— Start Data section —
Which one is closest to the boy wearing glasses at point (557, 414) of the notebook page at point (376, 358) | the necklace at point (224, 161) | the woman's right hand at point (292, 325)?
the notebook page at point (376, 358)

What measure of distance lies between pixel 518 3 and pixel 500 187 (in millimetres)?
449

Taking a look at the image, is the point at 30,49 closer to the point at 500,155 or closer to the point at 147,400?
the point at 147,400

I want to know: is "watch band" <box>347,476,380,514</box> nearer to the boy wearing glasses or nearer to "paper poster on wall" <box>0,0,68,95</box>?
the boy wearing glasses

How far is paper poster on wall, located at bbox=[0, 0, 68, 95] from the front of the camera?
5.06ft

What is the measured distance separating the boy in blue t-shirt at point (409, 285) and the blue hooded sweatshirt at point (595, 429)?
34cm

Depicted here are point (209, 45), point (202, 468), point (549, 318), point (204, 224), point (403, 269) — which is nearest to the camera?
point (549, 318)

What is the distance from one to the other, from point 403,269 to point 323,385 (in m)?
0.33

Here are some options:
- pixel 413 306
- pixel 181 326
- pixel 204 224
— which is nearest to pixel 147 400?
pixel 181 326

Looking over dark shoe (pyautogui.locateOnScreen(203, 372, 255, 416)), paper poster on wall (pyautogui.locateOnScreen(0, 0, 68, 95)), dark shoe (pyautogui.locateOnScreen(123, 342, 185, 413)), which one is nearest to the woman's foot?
— End Data section —
* Given problem
Copy the rows word for word, starting at the line with "What is the distance" and ending with the last row.

* Task solution
What is the distance from one to the other, from point 403,269 to point 323,385 (in m)?
0.33

Here are some options:
- pixel 413 306
- pixel 181 326
- pixel 204 224
— which is nearest to pixel 147 400?
pixel 181 326

Looking over dark shoe (pyautogui.locateOnScreen(203, 372, 255, 416)), paper poster on wall (pyautogui.locateOnScreen(0, 0, 68, 95)), dark shoe (pyautogui.locateOnScreen(123, 342, 185, 413)), which one is nearest to the woman's foot?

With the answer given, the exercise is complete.